[Excerpts of spatial question data]
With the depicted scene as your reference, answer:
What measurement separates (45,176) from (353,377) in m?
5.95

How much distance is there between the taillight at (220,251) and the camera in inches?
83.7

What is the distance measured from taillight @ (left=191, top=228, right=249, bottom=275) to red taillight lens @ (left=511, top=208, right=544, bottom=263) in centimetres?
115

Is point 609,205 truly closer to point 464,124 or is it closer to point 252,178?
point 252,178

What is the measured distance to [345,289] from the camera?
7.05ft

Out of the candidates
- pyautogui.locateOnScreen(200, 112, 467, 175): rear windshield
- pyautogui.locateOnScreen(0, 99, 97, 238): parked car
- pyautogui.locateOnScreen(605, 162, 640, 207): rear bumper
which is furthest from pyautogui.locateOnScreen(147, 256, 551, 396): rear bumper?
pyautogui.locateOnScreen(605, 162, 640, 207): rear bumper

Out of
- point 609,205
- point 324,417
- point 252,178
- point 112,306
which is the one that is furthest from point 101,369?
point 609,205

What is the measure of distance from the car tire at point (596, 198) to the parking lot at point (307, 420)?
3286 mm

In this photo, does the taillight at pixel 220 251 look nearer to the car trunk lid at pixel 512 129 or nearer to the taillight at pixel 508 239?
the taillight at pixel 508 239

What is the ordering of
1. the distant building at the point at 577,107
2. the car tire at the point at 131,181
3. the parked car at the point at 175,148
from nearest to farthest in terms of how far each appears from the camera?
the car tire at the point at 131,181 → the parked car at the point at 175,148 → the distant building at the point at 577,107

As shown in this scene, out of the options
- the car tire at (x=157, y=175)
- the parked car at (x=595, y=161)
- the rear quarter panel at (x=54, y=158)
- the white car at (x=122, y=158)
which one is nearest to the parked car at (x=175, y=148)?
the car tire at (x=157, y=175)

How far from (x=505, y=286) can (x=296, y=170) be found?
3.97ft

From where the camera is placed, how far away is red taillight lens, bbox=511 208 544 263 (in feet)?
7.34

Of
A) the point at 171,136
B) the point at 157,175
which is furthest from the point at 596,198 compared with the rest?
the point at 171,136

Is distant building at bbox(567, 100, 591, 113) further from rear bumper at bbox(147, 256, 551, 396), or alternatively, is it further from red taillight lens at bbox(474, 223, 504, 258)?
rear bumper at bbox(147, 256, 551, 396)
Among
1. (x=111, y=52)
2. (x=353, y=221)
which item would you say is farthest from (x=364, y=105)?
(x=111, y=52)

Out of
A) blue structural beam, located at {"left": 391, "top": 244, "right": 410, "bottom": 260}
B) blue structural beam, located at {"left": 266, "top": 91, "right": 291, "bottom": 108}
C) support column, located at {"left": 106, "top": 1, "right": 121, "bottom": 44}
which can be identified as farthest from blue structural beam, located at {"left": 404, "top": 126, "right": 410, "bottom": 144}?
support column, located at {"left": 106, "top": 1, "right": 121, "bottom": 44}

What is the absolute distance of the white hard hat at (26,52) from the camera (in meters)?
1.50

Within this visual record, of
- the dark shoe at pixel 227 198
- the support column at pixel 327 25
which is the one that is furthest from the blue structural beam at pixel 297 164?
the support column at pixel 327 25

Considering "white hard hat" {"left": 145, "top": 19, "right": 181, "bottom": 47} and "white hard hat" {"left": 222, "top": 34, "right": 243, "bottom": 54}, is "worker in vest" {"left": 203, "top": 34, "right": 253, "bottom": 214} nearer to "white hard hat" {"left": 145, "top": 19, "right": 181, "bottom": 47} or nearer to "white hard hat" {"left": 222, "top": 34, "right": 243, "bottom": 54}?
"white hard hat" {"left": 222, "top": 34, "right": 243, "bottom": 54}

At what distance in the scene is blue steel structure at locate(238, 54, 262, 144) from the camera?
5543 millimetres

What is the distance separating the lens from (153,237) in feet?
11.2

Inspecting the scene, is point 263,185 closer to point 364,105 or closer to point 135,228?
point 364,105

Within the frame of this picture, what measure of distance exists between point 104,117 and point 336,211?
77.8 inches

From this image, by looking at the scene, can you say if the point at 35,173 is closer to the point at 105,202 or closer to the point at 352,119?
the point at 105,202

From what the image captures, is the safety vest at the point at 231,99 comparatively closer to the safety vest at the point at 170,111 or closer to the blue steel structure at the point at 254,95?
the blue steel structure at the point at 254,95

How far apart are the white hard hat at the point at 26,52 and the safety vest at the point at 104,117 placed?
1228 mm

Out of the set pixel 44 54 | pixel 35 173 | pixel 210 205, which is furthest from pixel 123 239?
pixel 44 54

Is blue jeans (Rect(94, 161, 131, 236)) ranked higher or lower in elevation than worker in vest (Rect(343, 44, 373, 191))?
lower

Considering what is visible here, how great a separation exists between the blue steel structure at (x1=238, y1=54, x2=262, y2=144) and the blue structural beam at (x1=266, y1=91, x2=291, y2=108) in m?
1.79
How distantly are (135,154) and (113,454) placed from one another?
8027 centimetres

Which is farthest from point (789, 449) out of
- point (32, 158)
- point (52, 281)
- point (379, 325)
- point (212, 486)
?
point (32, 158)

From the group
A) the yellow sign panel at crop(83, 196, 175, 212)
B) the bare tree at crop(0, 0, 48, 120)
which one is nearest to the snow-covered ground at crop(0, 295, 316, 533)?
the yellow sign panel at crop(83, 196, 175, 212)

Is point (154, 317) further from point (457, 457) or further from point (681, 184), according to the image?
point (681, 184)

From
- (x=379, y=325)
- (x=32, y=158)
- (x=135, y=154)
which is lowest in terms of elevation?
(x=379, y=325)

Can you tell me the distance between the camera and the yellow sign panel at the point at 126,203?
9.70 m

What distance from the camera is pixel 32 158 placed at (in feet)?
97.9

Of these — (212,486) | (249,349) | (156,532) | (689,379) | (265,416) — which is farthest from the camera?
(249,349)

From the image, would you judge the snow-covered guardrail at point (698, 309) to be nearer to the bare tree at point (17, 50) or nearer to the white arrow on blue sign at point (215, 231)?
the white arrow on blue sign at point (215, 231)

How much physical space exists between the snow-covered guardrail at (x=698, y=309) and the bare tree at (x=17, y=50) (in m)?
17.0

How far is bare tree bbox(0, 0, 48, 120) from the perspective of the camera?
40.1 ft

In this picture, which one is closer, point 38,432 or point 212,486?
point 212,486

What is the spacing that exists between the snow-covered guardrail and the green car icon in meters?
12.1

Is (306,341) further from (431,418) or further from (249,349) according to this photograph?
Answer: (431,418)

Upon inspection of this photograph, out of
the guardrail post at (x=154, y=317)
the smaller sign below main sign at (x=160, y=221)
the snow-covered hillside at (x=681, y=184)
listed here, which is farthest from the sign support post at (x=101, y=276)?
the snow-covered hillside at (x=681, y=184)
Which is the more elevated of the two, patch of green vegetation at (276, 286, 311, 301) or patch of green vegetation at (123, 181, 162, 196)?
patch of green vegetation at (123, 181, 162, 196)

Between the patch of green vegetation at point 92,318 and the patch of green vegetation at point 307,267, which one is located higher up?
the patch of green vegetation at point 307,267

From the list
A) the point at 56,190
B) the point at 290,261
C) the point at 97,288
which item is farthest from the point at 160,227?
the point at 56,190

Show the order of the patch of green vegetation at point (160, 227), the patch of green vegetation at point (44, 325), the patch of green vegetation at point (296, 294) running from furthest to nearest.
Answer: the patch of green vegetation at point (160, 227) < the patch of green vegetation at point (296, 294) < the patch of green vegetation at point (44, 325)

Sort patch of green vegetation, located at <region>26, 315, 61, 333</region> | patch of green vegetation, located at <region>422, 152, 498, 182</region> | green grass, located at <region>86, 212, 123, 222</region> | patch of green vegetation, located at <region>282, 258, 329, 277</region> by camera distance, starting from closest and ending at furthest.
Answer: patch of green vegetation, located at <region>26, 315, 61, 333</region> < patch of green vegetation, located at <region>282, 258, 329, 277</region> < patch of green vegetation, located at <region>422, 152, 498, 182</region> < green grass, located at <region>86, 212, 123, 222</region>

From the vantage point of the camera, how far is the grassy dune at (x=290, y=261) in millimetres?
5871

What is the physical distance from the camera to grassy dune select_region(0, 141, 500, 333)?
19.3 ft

▸ REQUIREMENT: Rewrite the entries from the beginning through the line containing "the car tire at the point at 131,181 →", changing "distance" to "separation" wherever it occurs in that span and keeping everything else the same.

▸ SOLUTION:
With the depicted scene as your reference, answer:
What measurement separates (45,176) from (353,377) in m?
5.95

How much separation is there between the taillight at (220,251) and the camera in inches?
83.7

What is the separation measured from taillight @ (left=191, top=228, right=249, bottom=275) to red taillight lens @ (left=511, top=208, right=544, bottom=263) in centimetres?
115

Is point 609,205 truly closer to point 464,124 or is it closer to point 252,178?
point 252,178

What is the measured separation to [345,289] from the camera?
7.05ft

Out of the candidates
- pyautogui.locateOnScreen(200, 112, 467, 175): rear windshield
- pyautogui.locateOnScreen(0, 99, 97, 238): parked car
- pyautogui.locateOnScreen(605, 162, 640, 207): rear bumper
which is furthest from pyautogui.locateOnScreen(147, 256, 551, 396): rear bumper?
pyautogui.locateOnScreen(605, 162, 640, 207): rear bumper

Out of
- point 609,205
- point 324,417
- point 252,178
- point 112,306
which is the one that is furthest from point 101,369?
point 609,205

What is the measure of separation from the car tire at point (596, 198) to the parking lot at point (307, 420)?
3286 mm

In this photo, does the taillight at pixel 220 251 look nearer to the car trunk lid at pixel 512 129 or nearer to the taillight at pixel 508 239?
the taillight at pixel 508 239

What is the ordering of
1. the distant building at the point at 577,107
2. the car tire at the point at 131,181
3. the parked car at the point at 175,148
from nearest to farthest in terms of how far each appears from the camera?
the car tire at the point at 131,181 → the parked car at the point at 175,148 → the distant building at the point at 577,107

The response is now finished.